▶ _Problem_
From the line containing "Of the given items" to the end of the listing, write out every line exactly; leave out everything else.

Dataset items

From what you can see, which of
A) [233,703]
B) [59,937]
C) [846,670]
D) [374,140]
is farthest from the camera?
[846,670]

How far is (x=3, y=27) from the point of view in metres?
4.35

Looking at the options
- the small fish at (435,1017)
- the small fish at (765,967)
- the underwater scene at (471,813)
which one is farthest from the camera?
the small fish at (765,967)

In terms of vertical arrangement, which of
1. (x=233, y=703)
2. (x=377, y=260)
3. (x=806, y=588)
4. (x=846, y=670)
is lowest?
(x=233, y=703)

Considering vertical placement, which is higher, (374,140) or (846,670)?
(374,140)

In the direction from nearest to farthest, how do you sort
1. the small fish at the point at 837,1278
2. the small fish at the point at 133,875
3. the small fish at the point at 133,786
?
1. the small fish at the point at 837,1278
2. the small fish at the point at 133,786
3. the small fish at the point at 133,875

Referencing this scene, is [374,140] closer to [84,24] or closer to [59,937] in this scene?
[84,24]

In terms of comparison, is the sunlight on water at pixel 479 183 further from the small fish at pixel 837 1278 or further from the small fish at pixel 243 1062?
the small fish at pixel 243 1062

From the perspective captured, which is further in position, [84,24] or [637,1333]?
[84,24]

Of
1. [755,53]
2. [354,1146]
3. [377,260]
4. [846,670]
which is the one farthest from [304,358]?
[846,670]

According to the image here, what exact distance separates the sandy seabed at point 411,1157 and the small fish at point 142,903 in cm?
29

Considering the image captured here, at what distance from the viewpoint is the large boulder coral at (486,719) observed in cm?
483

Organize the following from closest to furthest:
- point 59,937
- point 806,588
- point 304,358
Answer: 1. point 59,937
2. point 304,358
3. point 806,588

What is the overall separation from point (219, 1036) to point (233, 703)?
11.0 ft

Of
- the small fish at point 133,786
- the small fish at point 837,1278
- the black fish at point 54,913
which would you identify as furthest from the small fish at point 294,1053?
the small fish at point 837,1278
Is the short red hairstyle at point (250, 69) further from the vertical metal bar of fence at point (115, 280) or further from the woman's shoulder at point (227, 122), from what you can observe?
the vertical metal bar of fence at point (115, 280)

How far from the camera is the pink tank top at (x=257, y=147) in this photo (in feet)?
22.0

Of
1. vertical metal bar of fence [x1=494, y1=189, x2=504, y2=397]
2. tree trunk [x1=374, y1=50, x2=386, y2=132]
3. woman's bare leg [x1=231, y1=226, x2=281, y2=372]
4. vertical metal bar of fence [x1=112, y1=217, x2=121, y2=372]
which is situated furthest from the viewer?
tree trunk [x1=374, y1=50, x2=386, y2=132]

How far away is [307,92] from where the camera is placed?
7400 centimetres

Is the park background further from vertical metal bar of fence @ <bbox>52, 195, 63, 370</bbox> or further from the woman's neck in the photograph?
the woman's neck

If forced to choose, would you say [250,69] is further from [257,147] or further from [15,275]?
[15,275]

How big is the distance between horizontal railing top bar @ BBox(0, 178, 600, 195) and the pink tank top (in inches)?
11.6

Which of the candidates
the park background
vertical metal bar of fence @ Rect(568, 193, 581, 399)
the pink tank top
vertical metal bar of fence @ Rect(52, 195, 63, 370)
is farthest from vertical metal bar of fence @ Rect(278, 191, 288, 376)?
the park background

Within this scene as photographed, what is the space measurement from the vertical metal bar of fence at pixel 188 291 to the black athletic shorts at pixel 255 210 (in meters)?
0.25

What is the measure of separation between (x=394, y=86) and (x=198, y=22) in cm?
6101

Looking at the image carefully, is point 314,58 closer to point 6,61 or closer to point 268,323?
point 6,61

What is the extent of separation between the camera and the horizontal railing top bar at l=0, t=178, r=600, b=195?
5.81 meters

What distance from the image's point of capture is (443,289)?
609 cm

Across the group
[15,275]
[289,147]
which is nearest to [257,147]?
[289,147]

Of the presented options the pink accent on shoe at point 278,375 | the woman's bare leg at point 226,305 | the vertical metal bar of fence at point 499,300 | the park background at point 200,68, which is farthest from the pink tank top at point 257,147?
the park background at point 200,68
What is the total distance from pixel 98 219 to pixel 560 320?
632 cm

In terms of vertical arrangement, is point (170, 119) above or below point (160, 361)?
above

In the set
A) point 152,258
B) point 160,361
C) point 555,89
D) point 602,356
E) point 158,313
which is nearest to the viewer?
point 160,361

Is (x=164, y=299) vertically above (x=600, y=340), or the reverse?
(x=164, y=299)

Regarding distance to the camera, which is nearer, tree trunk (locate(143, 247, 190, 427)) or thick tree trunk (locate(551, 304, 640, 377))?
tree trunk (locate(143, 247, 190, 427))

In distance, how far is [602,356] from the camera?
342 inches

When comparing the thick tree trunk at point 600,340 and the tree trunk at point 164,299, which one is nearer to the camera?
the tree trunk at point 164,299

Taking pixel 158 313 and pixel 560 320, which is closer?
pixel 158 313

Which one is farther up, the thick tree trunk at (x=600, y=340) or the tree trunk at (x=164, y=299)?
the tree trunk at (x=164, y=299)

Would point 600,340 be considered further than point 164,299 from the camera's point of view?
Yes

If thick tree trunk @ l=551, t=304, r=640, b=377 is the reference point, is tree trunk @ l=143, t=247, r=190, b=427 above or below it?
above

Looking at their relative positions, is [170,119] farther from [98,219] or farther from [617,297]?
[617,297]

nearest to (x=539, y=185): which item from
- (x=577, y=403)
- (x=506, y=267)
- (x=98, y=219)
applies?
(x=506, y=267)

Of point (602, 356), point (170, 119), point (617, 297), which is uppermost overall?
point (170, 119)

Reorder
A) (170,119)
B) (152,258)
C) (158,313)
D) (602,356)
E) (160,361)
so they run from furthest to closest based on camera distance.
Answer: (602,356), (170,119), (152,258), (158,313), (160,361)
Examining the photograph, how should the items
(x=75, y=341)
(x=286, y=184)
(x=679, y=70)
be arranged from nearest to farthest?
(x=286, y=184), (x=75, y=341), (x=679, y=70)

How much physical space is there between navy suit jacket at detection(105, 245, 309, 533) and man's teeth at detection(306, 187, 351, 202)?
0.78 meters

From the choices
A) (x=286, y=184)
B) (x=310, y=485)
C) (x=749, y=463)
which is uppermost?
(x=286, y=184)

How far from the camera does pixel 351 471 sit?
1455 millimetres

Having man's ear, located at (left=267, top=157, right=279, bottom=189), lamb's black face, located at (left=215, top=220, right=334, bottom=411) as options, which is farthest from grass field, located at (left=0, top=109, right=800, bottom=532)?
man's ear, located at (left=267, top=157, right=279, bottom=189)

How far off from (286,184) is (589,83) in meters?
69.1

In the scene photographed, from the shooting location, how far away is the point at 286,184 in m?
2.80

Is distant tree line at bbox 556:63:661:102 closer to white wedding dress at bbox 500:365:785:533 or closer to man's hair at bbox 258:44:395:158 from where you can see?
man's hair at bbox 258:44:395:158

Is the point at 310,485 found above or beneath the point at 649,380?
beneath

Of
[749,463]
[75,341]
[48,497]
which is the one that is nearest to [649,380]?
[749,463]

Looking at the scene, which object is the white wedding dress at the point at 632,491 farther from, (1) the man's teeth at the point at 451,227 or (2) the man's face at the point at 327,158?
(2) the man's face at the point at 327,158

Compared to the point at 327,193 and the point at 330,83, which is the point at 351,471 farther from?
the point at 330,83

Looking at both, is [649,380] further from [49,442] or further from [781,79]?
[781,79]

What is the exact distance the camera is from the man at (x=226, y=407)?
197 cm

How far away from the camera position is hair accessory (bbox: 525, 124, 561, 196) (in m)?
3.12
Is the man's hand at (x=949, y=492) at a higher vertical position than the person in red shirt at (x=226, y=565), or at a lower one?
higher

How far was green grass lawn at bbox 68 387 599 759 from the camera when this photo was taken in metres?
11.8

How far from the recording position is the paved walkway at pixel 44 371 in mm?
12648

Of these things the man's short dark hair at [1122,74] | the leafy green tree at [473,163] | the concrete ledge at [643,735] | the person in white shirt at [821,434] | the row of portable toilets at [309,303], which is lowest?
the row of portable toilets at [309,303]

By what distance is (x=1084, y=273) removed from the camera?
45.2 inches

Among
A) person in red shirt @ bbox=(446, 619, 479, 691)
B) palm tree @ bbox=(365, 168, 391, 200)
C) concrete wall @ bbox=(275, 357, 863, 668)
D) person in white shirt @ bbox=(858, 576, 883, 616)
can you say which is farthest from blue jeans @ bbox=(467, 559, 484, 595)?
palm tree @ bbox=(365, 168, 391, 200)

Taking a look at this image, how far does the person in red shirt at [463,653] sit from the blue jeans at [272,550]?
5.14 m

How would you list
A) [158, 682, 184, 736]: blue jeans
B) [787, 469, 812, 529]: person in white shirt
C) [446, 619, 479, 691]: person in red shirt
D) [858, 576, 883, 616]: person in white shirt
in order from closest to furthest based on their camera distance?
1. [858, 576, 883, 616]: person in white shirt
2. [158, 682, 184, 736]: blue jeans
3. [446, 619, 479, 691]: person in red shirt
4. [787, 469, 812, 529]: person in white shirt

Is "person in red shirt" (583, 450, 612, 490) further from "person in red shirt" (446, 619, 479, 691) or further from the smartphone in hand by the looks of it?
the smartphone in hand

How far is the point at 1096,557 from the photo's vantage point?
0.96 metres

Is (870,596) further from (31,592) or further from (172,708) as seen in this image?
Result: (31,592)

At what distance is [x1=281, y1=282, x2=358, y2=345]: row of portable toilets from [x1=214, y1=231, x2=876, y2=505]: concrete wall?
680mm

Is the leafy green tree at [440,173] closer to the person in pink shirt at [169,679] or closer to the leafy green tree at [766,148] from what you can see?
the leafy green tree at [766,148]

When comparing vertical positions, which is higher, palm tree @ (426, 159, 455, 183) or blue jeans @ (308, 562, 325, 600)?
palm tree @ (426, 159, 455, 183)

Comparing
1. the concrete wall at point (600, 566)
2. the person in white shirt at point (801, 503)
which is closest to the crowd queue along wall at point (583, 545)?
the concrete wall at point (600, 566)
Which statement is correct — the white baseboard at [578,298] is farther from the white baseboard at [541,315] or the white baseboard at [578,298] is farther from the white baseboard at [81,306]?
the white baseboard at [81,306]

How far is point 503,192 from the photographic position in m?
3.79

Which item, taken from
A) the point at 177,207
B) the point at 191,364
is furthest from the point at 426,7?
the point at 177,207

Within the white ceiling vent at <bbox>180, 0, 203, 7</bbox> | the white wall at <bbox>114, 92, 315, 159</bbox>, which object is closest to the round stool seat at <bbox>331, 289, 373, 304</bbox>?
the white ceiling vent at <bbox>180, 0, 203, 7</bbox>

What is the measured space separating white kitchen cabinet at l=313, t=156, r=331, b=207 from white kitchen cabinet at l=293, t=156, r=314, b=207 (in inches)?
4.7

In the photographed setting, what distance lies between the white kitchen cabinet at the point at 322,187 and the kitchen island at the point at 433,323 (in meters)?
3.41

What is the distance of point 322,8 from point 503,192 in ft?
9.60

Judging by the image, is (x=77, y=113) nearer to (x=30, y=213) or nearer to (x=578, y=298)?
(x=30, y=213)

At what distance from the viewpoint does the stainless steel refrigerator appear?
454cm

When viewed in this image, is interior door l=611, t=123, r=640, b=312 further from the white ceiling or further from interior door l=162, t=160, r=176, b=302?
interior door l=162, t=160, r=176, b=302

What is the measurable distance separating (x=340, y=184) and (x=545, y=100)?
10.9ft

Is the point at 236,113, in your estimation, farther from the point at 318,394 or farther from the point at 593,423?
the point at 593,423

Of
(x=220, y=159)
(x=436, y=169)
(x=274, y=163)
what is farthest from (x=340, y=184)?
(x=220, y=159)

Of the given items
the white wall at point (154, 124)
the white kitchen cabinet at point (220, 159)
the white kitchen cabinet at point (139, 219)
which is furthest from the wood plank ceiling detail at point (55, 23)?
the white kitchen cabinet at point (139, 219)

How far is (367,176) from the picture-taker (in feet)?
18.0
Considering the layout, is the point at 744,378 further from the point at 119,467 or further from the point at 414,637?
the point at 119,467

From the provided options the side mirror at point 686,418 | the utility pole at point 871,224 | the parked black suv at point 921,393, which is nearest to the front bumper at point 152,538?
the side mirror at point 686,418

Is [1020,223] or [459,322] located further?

▶ _Final result_
Of the given items
the white wall at point (154, 124)
the white kitchen cabinet at point (220, 159)
the white kitchen cabinet at point (139, 219)
which is furthest from the wood plank ceiling detail at point (55, 23)?
the white kitchen cabinet at point (139, 219)

How far is (367,176) from the picture-taker (in feet)?
18.0
Considering the layout, is the point at 744,378 further from the point at 119,467 or further from the point at 414,637?
the point at 119,467

From the provided options the side mirror at point 686,418 | the utility pole at point 871,224 | the parked black suv at point 921,393, which is nearest to the front bumper at point 152,538?
the side mirror at point 686,418

Is [1020,223] or [459,322] located further?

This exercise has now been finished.